Marketing e comunicazione sono due concetti (prima che strumenti) molto diversi. Confonderli, specie quando si parla di GDPR, genera conclusioni sbagliate e dannose per imprese e consumatori
di Andrea Monti Key4biz.it del 21 settembre 2017 Nella sua pervasività, il GDPR si estende anche alle attività di comunicazione. Ma la sua applicazione a questo settore soffre, oltre che della storica ed errata sovrapposizione fra “privacy” e “protezione dei dati personali” anche di una imprecisa conoscenza, da parte dei regolatori, del mondo della comunicazione.
Come sempre, e come insegna l’antico diritto romano, partiamo dai fatti e dunque dalle definizioni.
Il marketing studia quattro “oggetti”: il prodotto (inteso come oggetto fisico e relativa confezione), il prezzo (cioè la somma alla quale vendere il prodotto), il posizionamento (cioè l’identificazione e la gestione dei canali distributivi) e la promozione (cioè la scelta degli strumenti per entrare in contatto con i potenziali acquirenti, come ad esempio la pubblicità, la vendita diretta, le pubbliche relazioni e via discorrendo).
Cosi sia e cosa faccia la pubblicità è spiegato con estrema ed efficacissima sintesi da due frasi, una – Truth well told (La verità, detta bene) – che costituisce da sempre il fondamento della strategia di comunicazione di un gigante dell’advertising come McCann Erickson. L’altra – You cannot bore people into buying your product (non si può annoiare la gente per far comprare il tuo prodotto – pronunciata da David Ogilvy, unanimemente riconosciuto come il più grande advertising man della storia.

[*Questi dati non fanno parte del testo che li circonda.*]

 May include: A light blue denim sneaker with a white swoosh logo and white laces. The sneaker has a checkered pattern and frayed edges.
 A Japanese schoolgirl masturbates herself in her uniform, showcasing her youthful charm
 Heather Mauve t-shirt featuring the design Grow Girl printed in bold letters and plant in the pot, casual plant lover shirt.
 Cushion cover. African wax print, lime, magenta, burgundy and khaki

Questi due principi si traducono nelle quattro caratteristiche della pubblicità: credibilità, affabulazione, controllo, ripetitività.
E’ evidente che l’impatto maggiore del GDPR è sulle attività di marketing. Ciascuno dei suoi quattro ambiti operativi, infatti, è fortemente condizionato dalla disponibilità di dati non solo statistici ma anche, se necessario, personali. Siccome la definizione di una corretta strategia di marketing è cruciale rispetto al successo di una campagna pubblicitaria, è evidente che il primo interesse di chi raccoglie i dati necessari è che questi siano attendibili, veritieri e aggiornati. Cioè esattamente quello che la legge richiede come elementi per considerare “corretto”, “fair” il trattamento dei dati personali. In questo senso, dunque, c’è una perfetta coincidenza fra le necessità industriali e le prescrizioni normative.
Una campagna pubblicitaria, invece, ha legami meno saldi con l’accesso a informazioni personali perchè, appunto, tutta la fase di analisi del mercato (posizionamento del prodotto, clusterizzazione dei consumatori, scelta dei canali di comunicazione e via discorrendo) è stata già fatta altrove. Dunque, l’obiettivo primario di una campagna pubblicitaria, a parte, ovviamente, promuovere il prodotto, è verificare la propria efficacia. Questo viene fatto, nei canali monodirezionali come radio, stampa e televisione, grazie a calcoli statistici gestiti spesso da terze parti. In questi casi, l’agenzia – e il suo cliente – non hanno accesso a dati personali, che sono infatti trattati da chi gestisce i focus group, d dunque non devono preoccuparsi del GDPR (tranne che per alcuni aspetti contrattuali legati all’acquisizione dei risultati delle analisi di impatto della campagna).
Quando si passa alla pubblicità online le cose possono essere più complicate perché i confini fra marketing e advertising diventano più labili. E l’applicazione del GDPR diventa molto più articolata a seconda delle scelte in ambito tecnologico (utilizzo di identity management provider e social login, ad-server ecc.) e del tipo di dati che si vogliono raccogliere (click-through anonimi, profilazioni).
Capire, dunque, come applicare il GDPR al mondo della comunicazione dipende innanzi tutto dal mantenere una chiara distinzione di ruoli nel flusso che, parte dalla creazione di un prodotto, prosegue con la sua immissione sul mercato e si conclude con la vendita.
O, meglio, come insegna Amazon, con la post-vendita.